Like so many of her colleagues in the National Health Service, Rebecca has worked hard, long hours under ever-evolving safety regulations, helping the youngest members of her community to recover, while also adapting to changing circumstances.

Rebecca Smith

“I basically always say I’m a children’s doctor, which is an easy way to explain it,” Rebecca said. “I do both general paediatrics, which is kids coming into the hospital from home, but I’m also trained in neonatology, which is helping special care or premature babies.

“At first during lockdown, all our meetings and all our teaching events went.
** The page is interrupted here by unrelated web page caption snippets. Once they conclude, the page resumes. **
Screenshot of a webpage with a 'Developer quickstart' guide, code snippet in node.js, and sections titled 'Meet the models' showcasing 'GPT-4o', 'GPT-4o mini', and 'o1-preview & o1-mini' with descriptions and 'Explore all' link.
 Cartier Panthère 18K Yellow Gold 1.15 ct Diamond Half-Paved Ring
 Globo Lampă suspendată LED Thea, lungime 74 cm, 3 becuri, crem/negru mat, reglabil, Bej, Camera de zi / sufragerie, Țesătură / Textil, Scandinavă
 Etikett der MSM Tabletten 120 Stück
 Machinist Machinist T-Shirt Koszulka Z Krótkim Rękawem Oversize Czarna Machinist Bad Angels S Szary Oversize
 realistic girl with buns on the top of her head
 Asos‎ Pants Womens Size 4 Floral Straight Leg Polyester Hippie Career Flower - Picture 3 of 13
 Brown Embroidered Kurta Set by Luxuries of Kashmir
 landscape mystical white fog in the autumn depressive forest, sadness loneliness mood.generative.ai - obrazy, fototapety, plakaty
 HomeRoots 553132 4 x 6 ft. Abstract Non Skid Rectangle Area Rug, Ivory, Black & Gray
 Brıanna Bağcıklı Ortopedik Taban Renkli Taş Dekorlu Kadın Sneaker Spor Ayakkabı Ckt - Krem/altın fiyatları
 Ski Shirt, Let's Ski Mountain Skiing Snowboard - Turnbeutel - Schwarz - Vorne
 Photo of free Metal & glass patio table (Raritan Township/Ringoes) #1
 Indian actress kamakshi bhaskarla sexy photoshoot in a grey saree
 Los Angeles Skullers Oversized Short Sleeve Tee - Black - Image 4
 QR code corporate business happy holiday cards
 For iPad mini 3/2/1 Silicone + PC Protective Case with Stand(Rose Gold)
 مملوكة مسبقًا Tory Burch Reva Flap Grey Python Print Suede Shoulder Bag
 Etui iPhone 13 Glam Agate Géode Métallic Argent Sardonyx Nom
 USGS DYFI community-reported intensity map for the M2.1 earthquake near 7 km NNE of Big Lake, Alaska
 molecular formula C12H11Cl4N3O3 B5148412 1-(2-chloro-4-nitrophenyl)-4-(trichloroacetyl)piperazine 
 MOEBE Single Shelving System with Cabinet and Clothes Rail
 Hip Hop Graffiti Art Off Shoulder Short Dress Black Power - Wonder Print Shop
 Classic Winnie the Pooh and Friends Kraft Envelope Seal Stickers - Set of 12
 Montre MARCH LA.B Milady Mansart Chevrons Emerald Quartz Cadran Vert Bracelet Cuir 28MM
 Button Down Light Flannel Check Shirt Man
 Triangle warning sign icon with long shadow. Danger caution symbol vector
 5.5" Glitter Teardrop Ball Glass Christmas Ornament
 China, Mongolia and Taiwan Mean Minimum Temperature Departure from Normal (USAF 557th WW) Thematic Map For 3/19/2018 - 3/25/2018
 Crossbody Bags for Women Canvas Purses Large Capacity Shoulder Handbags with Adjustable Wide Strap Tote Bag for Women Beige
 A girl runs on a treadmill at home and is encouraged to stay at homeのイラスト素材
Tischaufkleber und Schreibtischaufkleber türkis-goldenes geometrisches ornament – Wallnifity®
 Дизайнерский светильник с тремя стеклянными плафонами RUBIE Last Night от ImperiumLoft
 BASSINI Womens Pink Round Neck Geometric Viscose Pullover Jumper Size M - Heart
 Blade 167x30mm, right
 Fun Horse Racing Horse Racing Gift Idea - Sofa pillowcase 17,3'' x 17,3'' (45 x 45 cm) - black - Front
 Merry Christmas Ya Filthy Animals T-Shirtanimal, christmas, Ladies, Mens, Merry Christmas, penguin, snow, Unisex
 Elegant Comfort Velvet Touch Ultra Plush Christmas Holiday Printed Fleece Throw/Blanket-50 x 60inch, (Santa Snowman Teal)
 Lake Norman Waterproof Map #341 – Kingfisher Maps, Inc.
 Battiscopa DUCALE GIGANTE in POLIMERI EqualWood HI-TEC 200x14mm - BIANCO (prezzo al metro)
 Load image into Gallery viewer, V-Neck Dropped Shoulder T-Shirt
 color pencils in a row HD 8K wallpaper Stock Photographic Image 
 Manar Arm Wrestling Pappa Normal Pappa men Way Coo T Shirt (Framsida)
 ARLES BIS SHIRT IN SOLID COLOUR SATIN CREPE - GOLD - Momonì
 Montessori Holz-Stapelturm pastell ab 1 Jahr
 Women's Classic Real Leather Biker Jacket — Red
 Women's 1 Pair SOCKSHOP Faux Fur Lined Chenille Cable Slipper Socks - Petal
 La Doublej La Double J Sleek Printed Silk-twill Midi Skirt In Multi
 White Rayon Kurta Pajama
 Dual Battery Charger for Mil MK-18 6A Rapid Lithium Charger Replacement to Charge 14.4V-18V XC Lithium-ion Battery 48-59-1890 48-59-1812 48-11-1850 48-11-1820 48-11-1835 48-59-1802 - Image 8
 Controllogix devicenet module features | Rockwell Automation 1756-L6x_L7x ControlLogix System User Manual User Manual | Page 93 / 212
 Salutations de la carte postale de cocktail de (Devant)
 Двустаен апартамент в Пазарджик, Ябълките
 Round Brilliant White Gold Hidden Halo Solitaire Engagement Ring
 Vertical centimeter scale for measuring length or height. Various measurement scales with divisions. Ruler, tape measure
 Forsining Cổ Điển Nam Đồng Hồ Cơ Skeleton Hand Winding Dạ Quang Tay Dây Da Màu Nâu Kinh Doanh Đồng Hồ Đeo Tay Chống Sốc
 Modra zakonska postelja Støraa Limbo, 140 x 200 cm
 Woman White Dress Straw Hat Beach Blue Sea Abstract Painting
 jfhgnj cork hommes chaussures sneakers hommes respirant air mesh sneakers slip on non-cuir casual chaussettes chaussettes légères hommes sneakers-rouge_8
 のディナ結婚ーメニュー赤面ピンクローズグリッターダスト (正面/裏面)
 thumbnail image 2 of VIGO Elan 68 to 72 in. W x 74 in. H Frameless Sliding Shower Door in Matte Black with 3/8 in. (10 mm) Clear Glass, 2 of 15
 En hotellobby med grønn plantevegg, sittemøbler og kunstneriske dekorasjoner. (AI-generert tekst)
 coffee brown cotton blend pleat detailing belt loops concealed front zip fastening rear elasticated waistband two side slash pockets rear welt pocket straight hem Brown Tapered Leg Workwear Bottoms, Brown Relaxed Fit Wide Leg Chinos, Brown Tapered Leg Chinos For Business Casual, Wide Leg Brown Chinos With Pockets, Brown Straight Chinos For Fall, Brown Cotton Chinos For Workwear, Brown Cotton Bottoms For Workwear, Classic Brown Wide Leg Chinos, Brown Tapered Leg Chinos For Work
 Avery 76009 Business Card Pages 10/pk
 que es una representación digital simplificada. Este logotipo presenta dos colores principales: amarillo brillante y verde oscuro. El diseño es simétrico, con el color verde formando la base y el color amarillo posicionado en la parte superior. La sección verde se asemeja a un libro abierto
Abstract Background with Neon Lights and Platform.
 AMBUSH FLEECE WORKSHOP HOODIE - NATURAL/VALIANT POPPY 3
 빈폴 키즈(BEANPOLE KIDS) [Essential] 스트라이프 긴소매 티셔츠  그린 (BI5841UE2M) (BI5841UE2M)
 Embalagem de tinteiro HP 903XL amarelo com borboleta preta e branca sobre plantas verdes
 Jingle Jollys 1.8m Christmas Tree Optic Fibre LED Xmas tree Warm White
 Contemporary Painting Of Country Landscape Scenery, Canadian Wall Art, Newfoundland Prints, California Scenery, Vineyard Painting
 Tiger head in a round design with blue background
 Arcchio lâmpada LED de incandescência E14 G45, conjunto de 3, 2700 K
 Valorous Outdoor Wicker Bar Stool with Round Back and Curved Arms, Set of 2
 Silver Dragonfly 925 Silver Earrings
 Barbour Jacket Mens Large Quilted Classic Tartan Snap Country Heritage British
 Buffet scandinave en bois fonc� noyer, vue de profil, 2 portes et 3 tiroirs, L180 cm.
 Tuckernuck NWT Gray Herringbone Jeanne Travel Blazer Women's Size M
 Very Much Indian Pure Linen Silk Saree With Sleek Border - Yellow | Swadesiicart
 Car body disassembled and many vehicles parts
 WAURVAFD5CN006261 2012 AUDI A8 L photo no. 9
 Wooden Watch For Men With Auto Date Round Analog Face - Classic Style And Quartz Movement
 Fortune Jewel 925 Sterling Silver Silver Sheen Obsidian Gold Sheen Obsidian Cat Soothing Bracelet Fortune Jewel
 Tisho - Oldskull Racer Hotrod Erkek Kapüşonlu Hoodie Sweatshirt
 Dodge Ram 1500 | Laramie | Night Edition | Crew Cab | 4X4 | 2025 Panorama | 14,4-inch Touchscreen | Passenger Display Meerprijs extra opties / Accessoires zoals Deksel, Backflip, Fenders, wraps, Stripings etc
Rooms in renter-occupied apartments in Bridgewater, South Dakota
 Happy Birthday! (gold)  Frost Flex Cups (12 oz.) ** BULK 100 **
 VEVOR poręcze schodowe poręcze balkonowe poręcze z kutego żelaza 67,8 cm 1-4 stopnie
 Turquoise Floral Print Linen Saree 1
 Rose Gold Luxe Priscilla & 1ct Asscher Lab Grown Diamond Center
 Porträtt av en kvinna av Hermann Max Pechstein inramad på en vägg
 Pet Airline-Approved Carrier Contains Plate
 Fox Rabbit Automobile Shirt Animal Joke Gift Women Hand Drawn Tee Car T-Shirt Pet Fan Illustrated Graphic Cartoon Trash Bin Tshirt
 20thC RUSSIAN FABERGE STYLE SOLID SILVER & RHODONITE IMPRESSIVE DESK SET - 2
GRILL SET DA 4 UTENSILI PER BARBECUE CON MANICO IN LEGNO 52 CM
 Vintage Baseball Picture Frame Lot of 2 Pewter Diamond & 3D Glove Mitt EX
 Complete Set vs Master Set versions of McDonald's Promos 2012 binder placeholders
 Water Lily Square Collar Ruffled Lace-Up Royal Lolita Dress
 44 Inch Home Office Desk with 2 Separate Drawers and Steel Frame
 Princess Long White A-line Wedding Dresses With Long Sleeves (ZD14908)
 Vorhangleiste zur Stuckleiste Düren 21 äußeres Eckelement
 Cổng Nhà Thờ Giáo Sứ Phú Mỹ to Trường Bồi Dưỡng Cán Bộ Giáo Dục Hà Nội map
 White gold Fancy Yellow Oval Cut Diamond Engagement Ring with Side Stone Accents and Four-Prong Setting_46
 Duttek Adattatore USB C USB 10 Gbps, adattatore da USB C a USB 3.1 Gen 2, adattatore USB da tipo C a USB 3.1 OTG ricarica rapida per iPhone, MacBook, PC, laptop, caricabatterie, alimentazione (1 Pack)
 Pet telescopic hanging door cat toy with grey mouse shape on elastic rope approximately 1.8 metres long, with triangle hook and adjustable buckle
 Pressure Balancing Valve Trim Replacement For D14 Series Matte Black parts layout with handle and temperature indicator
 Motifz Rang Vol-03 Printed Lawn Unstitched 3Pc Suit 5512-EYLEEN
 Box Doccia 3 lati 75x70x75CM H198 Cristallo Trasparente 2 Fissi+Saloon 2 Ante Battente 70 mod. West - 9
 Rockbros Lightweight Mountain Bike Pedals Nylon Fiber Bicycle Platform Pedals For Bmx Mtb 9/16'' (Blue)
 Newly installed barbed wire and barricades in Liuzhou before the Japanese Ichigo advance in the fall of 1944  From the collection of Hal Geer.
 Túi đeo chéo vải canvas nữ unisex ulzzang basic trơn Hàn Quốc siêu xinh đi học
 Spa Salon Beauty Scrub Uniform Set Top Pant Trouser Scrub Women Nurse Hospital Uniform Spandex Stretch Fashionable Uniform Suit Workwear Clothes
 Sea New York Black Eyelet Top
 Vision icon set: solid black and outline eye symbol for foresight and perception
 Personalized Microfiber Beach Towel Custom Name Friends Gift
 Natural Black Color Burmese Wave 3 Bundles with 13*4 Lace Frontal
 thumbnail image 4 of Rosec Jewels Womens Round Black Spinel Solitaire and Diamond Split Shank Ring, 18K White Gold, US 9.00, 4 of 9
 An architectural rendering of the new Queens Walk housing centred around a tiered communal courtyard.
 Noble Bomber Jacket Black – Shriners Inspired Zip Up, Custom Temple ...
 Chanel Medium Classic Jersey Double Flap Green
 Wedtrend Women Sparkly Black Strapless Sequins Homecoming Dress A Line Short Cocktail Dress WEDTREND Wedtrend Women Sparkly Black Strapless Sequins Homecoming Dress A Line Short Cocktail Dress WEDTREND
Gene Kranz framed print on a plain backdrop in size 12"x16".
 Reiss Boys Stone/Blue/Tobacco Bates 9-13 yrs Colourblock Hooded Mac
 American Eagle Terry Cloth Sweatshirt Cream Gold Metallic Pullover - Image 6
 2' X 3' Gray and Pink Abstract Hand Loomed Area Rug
Then all our research went, so we couldn’t do any of that either, and we had to be a lot more cautious – we have to wear masks all the time and be much more aware of how many people are in any one room. 

“One challenge has been staff levels – people have caught the virus or had to isolate – so everyone’s had to put in a lot more hours and be more flexible, which is tough.

“From the point of view of our patients, the biggest change is that we have to restrict parental visiting, which is really tough – we’re only allowed one parent at a time, rather than big families or siblings – so it’s changed the whole situation on the ward. 

“We used to get to know whole families when we had young patients, and all their siblings. Mums, Dads, grandparents used to be able to come and visit. We like to be family-centred, but we’ve kind of had to restrict that more, which is hard on the patients.”

While the situation remains fluid, the naturally upbeat, friendly and warm Rebecca has been pleased to see her and her colleagues come together to boost one another’s morale throughout this period.

“I do find that we all communicate a lot more, trying to help each other through it, which is nice,” Rebecca smiled. 

Rebecca Smith

“Then, within, our actual hospital, it definitely has brought us closer. We do talk a lot more, just because we’ve had to all help each other out. I mainly stay positive in that I’m very lucky and love my job; going to work is never a chore.”

As such an evidently family-oriented figure, Rebecca and her relatives have relished being part of the West Ham United family, with the Club immensely proud of her and all the #HammersHeroes.

“Football is just always everywhere in my life!” she revealed. 

“I don’t get to go to West Ham games that much because of what I do for work, but my Dad, brother and Mum are all Season Ticket Holders, so they’re there all the time. My boyfriend is a big football fan, so it’s always on in our household – it’s just everywhere!

“My Dad thinks my first game was against Manchester City at the Boleyn Ground. I must have been about eight or nine. I don’t remember the game, but I do remember the feeling of walking out from the concourse to the pitch-side

Tony and Rebecca Smith
and just being amazed by how big it was.”

As for her favourite West Ham memory: an unforgettable afternoon at Wembley for all in Claret and Blue.

She added: “Me and my Dad also went to the 2012 Play-off Final. At the end, I just remember my Dad picking me up a lot. 

“I wasn’t a child at that point, but he still managed to pick me up, just going mad! I remember that. Being just me and my Dad, that was quite special.”

Claret and Blue born and bred, Rebecca will be one of millions of West Ham supporters cheering the Irons on remotely this Saturday – and has urged her fellow supporters to keep following government guidance and help support one another’s welfare.

“It’s just so important we all keep safe and do what we can to help out the NHS at this time,” she explained.

Introducing Rebecca Smith: a true #HammersHero.